I DIDN’T WANT IT TO END THIS WAY.”
Jeannie was huddled on the concrete floor of the basement, the blanket still wrapped tight around her. Livermore stood at the workbench, with a single light casting a pale glow that barely reached to the dark corners of the room. He had a box of shells on the bench, and as he talked to her he refilled the magazine of his semiautomatic.
“I gave you a chance,” Livermore said. “You didn’t take it. That was a big mistake.”
Jeannie stared at the concrete floor. She had given up trying to play along.
She had given up on everything.
“This may surprise you,” he said, “but I’ve made mistakes, too. I’ve let other women get close to me. Women I never should have trusted. If you think about it, it all goes back to you.”
She didn’t respond. The words were just a buzzing in her ears now.
“You were the prototype for me, Jeannie. You were the alpha. I should have known there could never be a beta.”
The floor was cold against her skin. No matter how hard she clutched at the blanket, she could not stop shivering. Livermore slid the magazine back into his gun and slipped it into his belt. She heard him moving behind her, rummaging through the plastic storage boxes that were stacked against the wall. Then sliding one of the boxes across the floor.
“The first was Arlene,” he said, looking back toward the other boxes against the wall. “Then Theresa.”
The words started to break through. What is he saying?

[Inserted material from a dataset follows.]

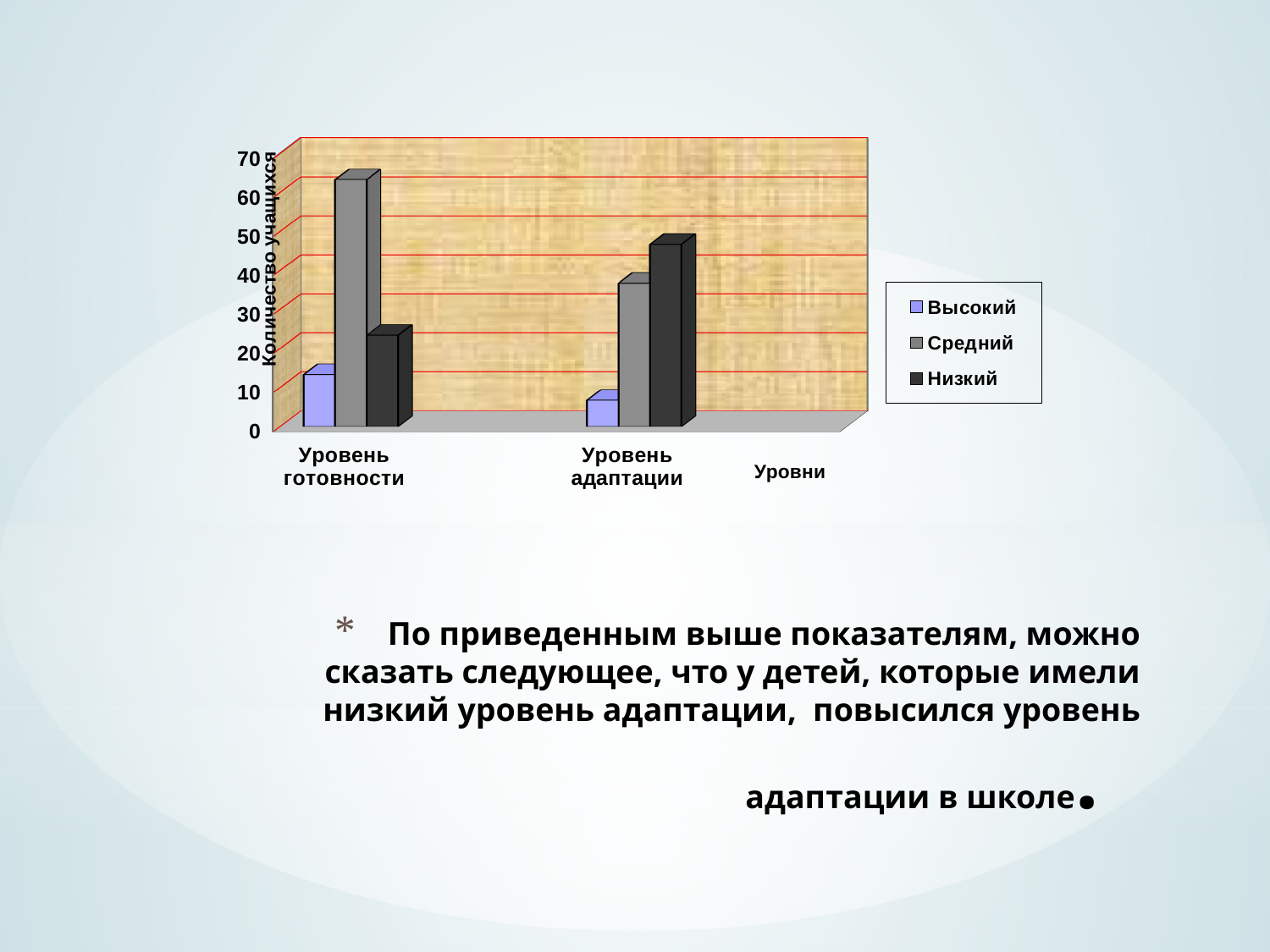
Which is larger: the "Средний" value for "Уровень готовности" or the "Средний" value for "Уровень адаптации"? Уровень готовности Which series has the lowest bar in the "Уровень адаптации" category? Высокий Is the value for "Низкий" in "Уровень адаптации" greater or less than 40? greater Which series has the highest bar in the "Уровень адаптации" category? Низкий Which series has the highest bar in the "Уровень готовности" category? Средний How many categories are shown on the x axis? 2 Is the value for "Средний" in "Уровень готовности" greater or less than 50? greater Which is larger: the "Низкий" value for "Уровень готовности" or the "Низкий" value for "Уровень адаптации"? Уровень адаптации What kind of chart is shown on the slide? bar chart Is the value for "Высокий" in "Уровень адаптации" greater or less than 10? less What is the title of the vertical axis? Количество учащихся How many series does the legend list? 3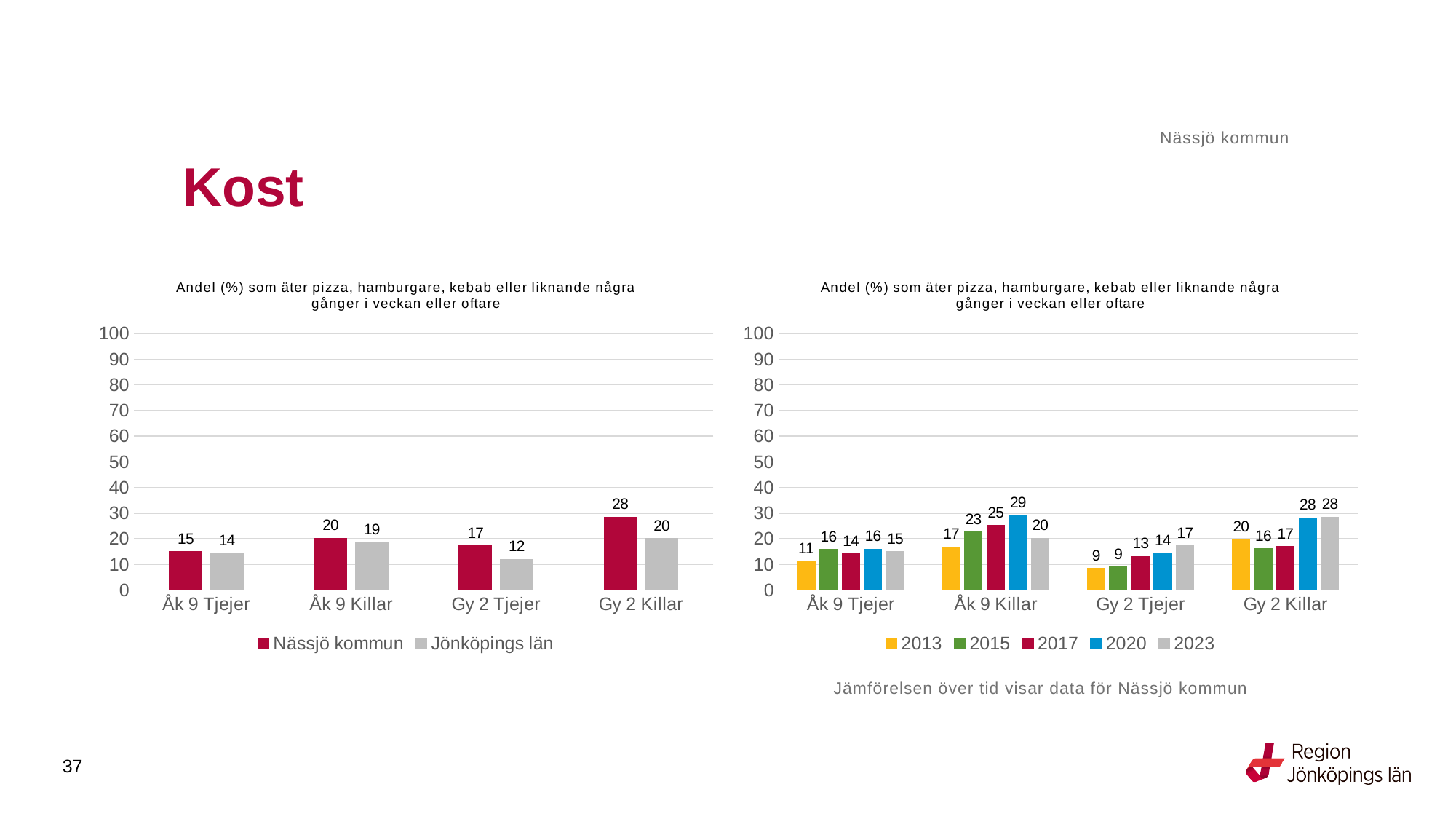
In the right chart, what is the value for 2013 for Gy 2 Tjejer? 9 In the left chart, what is the value for Jönköpings län for Gy 2 Tjejer? 12 In the left chart, what is the difference between Nässjö kommun and Jönköpings län for Gy 2 Killar? 8 In the right chart, what is the value for 2020 for Åk 9 Killar? 29 In the left chart, what is the value for Nässjö kommun for Gy 2 Killar? 28 In the right chart, is the value for 2017 for Åk 9 Killar larger or smaller than the value for 2023 for Åk 9 Killar? larger What kind of chart is the right chart? bar chart In the right chart, how many series does the legend list? 5 In the right chart, do the values for Gy 2 Tjejer rise or fall from 2013 to 2023? rise In the left chart, which category has the highest value for Nässjö kommun? Gy 2 Killar In the right chart, which category has the lowest value for 2013? Gy 2 Tjejer In the left chart, how many series does the legend list? 2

“Then Claire, from Utah. Then Sandra, who I met in Las Vegas.”
He took off the lid from the plastic box next to her. A box that anyone else in the world would use to keep Christmas decorations in.
“And this is Liana.”
She still couldn’t comprehend what she was hearing, because even after everything that had happened to her, there was only so much madness she could take in at once. But as he lifted the lid from the box and the smell came washing out over her like the hot breath from an animal, breaking right through her terror and her shock, it all came together in that single moment and turned this thing in front of her into a reality.
This is real.
It’s a dead body.
She couldn’t even scream at that point, not that anyone would have heard her, anyway. She slid away from the box, from the man who had killed this woman and had put her here. Had kept her in this box.
“She’s the most recent,” he said. As he tilted the box toward her, she saw an arm. Flesh still on the bone. A purplish liquid oozing from it. A black swarm, moving.
Insects.
It was all pure animal reaction now, as she tried to scream, her voice so hoarse she could barely make a sound.
“This is the price they paid,” he said. “Do you understand what I’m trying to tell you? I didn’t want you to have to do the same.”
Before she could stop herself, she looked down one more time and saw the whole woman’s body, the liquefied organs at the bottom of the box, with clumps of hair and the flesh that still clung to the bones. What was left of the woman’s face, her mouth wide open as if still screaming.
He stood up and pushed the box back toward the wall. Jeannie stopped trying to make any noise. Stopped trying to think. There was no strength left in her body. If he had pushed her over, she would have stayed there and never moved again.
“Stand up,” he told her.
She stayed still.
“I said, stand up.”
The words didn’t register. She felt the cold concrete against her hands and knees, the blanket on her back. The rest of her mind was white noise.
“You’re making me angry again, Jeannie.”
More words that meant nothing to her. Until she felt the smooth fibers of a rope against her neck. She reached for it, pure instinct as it tightened against her windpipe. She clawed at the rope with her fingers, but it was pulled tighter and tighter until she finally felt herself being lifted from the floor. She struggled to her knees, then to her feet, feeling the rope go slack for just an instant. But before she could slip it from her throat, her right wrist was caught in another loop of rope. Then her left. Both hands were pulled away from her body, like the wings of a bird, or of an angel, and as she looked around her she saw both ropes leading to one of the exposed ceiling joists above her head, along with the third rope still wrapped tight around her neck. All three coming together in the hands of the man standing in front of her.
He moved behind her with the ropes, and she felt the tension increase on all three at once, drawing her up onto the balls of her feet, which she could still barely feel against the cold concrete floor.
He came around to face her again, the ropes all apparently tied to something behind her now. Keeping her suspended in this position she would not be able to hold on for long. The tears started to run down her cheeks again, but she didn’t say a word.
He kept watching her, his face unreadable in the dim light coming from the desk lamp behind him. She felt herself weakening, felt herself leaning back against the ropes holding her upright, felt the center rope tightening against her throat with every slightest movement.
She wanted to say something now. One more utterance while she still could. Her last words on earth. But before she could make a sound, the lights went out, and they were both left in utter darkness.